─── READING PASSAGE ───

Before the end of a customer’s first visit to the ferment on premises facility, the licensee must transfer ownership of the ingredients being purchased by the customer. Before someone can begin to make beer or wine at the facility, the licensee must prepare and provide an invoice to that person. An invoice, requiring specific information, must be provided whether the person making the beer or wine is a customer, the licensee or one of the licensee’s employees.
The licensee or the licensee’s employees or agents:
- may add finings or stabilizing agents to the customer’s other ingredients;
- may operate equipment to filter and add carbonation to the customer’s ingredients; and
- may rack the customer’s beer or wine.
The licensee must make sure that the licensed premises are clearly defined and are kept separate from other premises that are used for different purposes.

─── DATA UNDER STUDY ───

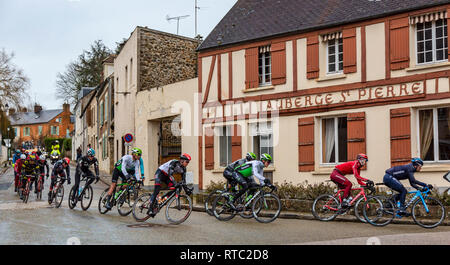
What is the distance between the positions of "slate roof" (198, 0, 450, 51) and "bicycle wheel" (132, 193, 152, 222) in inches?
355

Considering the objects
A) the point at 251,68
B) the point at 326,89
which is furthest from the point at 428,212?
the point at 251,68

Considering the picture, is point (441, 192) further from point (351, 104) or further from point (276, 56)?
point (276, 56)

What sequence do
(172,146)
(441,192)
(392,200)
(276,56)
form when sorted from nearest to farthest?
(392,200), (441,192), (276,56), (172,146)

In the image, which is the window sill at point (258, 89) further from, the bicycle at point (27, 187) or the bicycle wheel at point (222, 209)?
the bicycle at point (27, 187)

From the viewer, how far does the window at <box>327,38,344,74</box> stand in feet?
61.8

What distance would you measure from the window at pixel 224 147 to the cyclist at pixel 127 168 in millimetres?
7562

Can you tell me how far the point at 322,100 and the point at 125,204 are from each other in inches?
309

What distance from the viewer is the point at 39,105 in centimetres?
11550

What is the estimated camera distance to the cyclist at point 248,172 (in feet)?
44.5

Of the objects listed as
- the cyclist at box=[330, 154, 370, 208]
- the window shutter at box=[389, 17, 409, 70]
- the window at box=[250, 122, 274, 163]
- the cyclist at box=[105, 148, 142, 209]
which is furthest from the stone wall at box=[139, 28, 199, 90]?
the cyclist at box=[330, 154, 370, 208]

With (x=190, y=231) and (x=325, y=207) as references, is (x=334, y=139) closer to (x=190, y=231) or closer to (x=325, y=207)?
(x=325, y=207)

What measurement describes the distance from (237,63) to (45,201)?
27.9ft

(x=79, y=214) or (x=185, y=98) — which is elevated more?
(x=185, y=98)
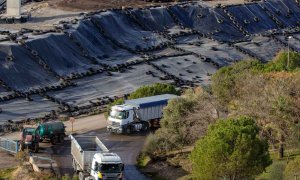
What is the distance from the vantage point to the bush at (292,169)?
1458 inches

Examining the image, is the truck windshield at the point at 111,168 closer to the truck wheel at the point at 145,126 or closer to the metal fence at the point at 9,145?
the metal fence at the point at 9,145

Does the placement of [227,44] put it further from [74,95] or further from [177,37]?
[74,95]

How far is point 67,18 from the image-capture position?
92375 millimetres

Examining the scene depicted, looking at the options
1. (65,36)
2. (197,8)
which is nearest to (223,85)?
(65,36)

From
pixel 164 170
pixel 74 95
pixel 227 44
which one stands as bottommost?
pixel 164 170

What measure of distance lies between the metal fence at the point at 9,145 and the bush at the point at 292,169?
18785mm

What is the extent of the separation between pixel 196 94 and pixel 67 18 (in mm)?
45811

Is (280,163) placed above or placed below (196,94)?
below

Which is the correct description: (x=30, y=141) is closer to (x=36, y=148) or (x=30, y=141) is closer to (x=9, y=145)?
(x=36, y=148)

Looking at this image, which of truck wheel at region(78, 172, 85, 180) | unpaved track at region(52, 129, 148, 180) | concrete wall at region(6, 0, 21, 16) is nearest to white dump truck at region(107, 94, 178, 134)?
unpaved track at region(52, 129, 148, 180)

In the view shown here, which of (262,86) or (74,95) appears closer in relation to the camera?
(262,86)

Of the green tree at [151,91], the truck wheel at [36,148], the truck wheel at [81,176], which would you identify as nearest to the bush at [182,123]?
the truck wheel at [36,148]

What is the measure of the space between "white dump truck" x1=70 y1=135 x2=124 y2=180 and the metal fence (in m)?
6.10

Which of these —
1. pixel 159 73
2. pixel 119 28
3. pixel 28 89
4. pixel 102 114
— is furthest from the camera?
pixel 119 28
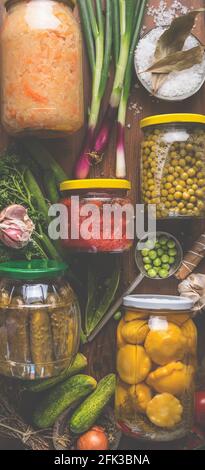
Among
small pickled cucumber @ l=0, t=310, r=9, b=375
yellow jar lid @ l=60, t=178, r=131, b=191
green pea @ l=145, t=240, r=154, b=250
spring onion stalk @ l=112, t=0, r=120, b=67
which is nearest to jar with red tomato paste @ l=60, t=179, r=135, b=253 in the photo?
yellow jar lid @ l=60, t=178, r=131, b=191

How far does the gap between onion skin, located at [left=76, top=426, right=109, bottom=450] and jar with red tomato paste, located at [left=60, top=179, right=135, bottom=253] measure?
45cm

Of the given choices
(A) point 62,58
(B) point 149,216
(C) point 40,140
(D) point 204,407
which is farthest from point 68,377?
(A) point 62,58

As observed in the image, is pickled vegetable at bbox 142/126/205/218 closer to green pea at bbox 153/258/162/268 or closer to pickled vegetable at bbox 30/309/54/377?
green pea at bbox 153/258/162/268

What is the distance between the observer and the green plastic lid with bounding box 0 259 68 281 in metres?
1.24

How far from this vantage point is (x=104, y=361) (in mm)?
1464

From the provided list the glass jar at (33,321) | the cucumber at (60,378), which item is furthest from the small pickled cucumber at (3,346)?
the cucumber at (60,378)

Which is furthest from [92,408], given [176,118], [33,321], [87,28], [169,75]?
[87,28]

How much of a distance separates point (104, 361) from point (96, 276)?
0.74ft

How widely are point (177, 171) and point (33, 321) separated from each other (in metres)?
0.48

───

**APPLY WHAT YOU READ**
1. Decide whether each statement agrees with the ferment-on-premises passage, answering yes or no and quoting the words of the passage that settle it. (a) An invoice is required only when a customer is the one making the beer or wine. (b) The licensee's employees may rack the customer's wine. (c) Ownership of the ingredients a customer buys must be transferred before the end of that customer's first visit.
2. Retype everything in the ferment-on-premises passage from "Before the end" down to "the licensee’s employees.".
3. In one to three sentences, explain what the ferment-on-premises passage says must happen before anyone begins making beer or wine at the facility. Say whether the requirement changes depending on who does the making.

**ANSWER SECTION**
1.
(a) No: "An invoice, requiring specific information, must be provided whether the person making the beer or wine is a customer, the licensee or one of the licensee’s employees."
(b) Yes: "may rack the customer’s beer or wine."
(c) Yes: "Before the end of a customer’s first visit to the ferment on premises facility, the licensee must transfer ownership of the ingredients being purchased by the customer."

2.
Before the end of a customer’s first visit to the ferment on premises facility, the licensee must transfer ownership of the ingredients being purchased by the customer. Before someone can begin to make beer or wine at the facility, the licensee must prepare and provide an invoice to that person. An invoice, requiring specific information, must be provided whether the person making the beer or wine is a customer, the licensee or one of the licensee’s employees.

3. Before anyone can begin to make beer or wine at the facility, the licensee must prepare an invoice and provide it to that person, and the invoice requires specific information. The requirement does not change depending on who makes the beer or wine. It applies whether that person is a customer, the licensee or one of the licensee’s employees.